An explanation of keylogging is paired with hands at a computer keyboard being monitored by a keylogger.


Keystroke trackers are readily available, and there may be one installed on the very device you’re using to read this. The software itself isn’t necessarily problematic if you signed an agreement to use the device it’s installed on or if it was packaged in your device’s software suite. What makes these tools problematic are issues of actor intent and victim consent. 

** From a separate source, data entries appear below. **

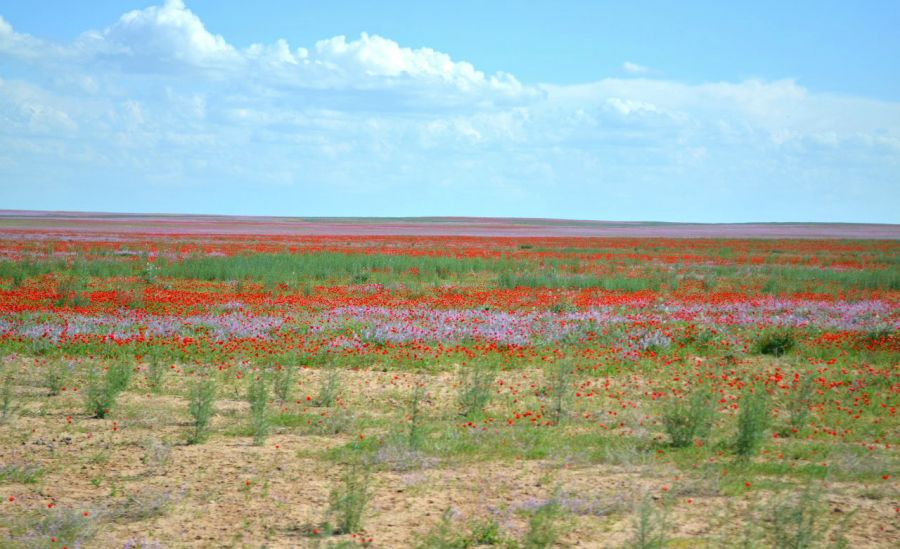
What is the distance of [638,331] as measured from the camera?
17.2m

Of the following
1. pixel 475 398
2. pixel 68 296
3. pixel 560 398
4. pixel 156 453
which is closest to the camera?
pixel 156 453

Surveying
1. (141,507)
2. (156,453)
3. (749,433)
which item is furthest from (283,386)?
(749,433)

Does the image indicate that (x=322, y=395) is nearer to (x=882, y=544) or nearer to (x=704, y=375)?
(x=704, y=375)

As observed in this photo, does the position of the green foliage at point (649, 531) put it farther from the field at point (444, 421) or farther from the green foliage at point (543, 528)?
the green foliage at point (543, 528)

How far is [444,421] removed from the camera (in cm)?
1079

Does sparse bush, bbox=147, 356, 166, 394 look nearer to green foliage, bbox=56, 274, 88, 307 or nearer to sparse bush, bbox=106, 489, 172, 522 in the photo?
sparse bush, bbox=106, 489, 172, 522

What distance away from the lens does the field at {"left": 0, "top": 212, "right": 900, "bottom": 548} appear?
7.03 meters

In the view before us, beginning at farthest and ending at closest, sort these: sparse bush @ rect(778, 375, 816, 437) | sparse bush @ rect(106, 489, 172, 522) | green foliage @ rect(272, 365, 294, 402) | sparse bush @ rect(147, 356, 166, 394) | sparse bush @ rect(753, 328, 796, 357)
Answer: sparse bush @ rect(753, 328, 796, 357), sparse bush @ rect(147, 356, 166, 394), green foliage @ rect(272, 365, 294, 402), sparse bush @ rect(778, 375, 816, 437), sparse bush @ rect(106, 489, 172, 522)

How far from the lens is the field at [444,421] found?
703cm

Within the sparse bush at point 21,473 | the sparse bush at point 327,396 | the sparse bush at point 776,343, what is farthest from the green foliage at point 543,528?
the sparse bush at point 776,343

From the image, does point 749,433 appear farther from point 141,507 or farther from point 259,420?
point 141,507

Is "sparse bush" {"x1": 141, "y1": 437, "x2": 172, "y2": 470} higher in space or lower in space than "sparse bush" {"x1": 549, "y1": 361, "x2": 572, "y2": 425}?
lower

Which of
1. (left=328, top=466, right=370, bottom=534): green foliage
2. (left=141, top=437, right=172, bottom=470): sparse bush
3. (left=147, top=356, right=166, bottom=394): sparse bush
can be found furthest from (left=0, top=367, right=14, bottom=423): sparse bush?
(left=328, top=466, right=370, bottom=534): green foliage

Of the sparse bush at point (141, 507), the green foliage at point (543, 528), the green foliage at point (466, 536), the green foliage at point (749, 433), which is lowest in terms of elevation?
the sparse bush at point (141, 507)
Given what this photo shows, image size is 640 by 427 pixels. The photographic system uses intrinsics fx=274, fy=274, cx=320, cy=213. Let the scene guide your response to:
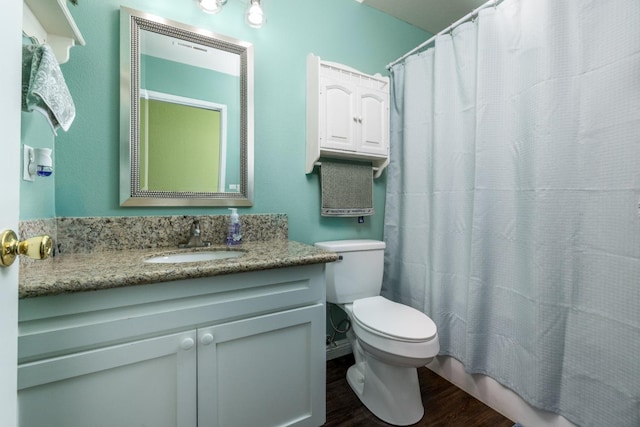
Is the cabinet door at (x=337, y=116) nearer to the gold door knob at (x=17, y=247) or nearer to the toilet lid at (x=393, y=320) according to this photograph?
the toilet lid at (x=393, y=320)

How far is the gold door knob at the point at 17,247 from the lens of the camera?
0.43m

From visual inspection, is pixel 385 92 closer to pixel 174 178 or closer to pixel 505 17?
pixel 505 17

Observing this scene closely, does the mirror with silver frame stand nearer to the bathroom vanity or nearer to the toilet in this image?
the bathroom vanity

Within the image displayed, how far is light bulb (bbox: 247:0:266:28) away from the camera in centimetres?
138

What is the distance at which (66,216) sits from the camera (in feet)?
3.75

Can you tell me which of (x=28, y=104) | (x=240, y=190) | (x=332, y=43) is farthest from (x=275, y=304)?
(x=332, y=43)

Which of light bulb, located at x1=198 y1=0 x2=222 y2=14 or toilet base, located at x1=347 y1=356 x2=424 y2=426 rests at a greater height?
light bulb, located at x1=198 y1=0 x2=222 y2=14

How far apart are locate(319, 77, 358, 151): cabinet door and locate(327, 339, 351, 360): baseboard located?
4.09ft

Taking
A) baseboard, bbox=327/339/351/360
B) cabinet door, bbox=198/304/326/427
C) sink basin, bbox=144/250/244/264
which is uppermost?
sink basin, bbox=144/250/244/264

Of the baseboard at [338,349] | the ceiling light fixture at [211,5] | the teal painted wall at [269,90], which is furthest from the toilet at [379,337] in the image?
the ceiling light fixture at [211,5]

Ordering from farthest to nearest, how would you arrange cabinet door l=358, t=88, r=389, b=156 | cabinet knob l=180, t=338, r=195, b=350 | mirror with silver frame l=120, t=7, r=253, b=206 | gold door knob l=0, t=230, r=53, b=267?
cabinet door l=358, t=88, r=389, b=156 < mirror with silver frame l=120, t=7, r=253, b=206 < cabinet knob l=180, t=338, r=195, b=350 < gold door knob l=0, t=230, r=53, b=267

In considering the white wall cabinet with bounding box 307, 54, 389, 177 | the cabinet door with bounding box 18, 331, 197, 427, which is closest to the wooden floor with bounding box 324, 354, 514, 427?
the cabinet door with bounding box 18, 331, 197, 427

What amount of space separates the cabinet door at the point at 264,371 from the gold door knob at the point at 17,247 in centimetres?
54

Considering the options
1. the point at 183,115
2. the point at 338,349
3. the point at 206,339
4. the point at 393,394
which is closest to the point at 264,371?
the point at 206,339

Whether the use is legal or illegal, all keylogging mechanisms work essentially the same way. They record every keyboard interaction a user has, allowing a third party to see a complete log of every email, instant message,  search query, password, username, or other keyed sequences that user types. Keystroke malware comes in a  variety of forms: 

  • Phishing emails: By clicking a link or downloading an attachment in a phishing email, text message, instant  message, or social media post, you could accidentally download malware designed to track keystrokes. 
  • Trojan viruses: Named after the giant wooden horse Greece used to infiltrate Troy during the Trojan War, hackers  trick users into downloading a Trojan virus by disguising it as a legitimate file or application.
  • Zero-day exploit: A zero-day exploit happens when hackers discover latent software security flaws and use them  to deliver malware through tactics like malicious webpage scripts and Trojans. Developers learn of the vulnerabilities too late to protect users. These are particularly dangerous because once the systems are infected, they then become more susceptible to further attacks.
  • Infected systems: Keyloggers can take advantage of an already-infected device or system and install other malicious software into that system. 

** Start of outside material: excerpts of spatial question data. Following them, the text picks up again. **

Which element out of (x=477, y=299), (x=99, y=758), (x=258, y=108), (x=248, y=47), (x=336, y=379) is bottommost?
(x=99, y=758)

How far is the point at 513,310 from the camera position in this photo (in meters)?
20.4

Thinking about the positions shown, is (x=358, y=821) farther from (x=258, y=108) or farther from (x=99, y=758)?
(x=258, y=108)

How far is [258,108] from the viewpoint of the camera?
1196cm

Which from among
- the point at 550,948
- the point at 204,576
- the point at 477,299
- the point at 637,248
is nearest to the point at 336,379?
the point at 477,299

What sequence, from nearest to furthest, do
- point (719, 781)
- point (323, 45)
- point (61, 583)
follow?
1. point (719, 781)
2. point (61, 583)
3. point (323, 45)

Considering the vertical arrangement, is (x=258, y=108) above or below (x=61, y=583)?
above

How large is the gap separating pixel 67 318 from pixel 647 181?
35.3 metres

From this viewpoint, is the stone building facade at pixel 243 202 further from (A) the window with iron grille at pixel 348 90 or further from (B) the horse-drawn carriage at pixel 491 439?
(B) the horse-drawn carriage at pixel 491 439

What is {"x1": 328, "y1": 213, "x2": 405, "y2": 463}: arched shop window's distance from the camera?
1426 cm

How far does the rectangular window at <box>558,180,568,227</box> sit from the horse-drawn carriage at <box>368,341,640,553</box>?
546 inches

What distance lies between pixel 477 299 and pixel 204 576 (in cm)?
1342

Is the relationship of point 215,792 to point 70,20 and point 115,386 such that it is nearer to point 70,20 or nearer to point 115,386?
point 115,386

Keylogging malware can infect your computer through many of the same mechanisms as other common viruses,  but it can also be intentionally purchased and downloaded. In short, keyloggers can either be tools or weapons,  depending on who is installing them and how they’re using the acquired information.

Types of keyloggers

For the general public, keyloggers are most commonly spread online via phishing scams, Trojan viruses, and fake websites. Hackers’ main goal is to obtain victims’ passwords, personal information, usernames, and banking information, enabling them to make bank transfers, open credit lines, and make purchases. Malicious keylogging mechanisms break down into two broad categories: software and hardware. 

Software-based keyloggers

Many software-based keyloggers have rootkit functionality, meaning they’re able to hide in your system. These Trojan-spy programs can track your activity (including keystrokes and screenshots), save the data to your hard disk, and then forward the information to cybercriminals. Some of them are also able to track everything from information copied to your clipboard to location data and can even tap your microphone and camera. These tools can reach you at a few different levels: 

Kernel level: These are complex and difficult to write, so they aren’t especially common. Once installed, keyloggers affecting your device at the core of its operating system are especially difficult to diagnose and eradicate, as they’ve essentially been handed the “keys” to your device.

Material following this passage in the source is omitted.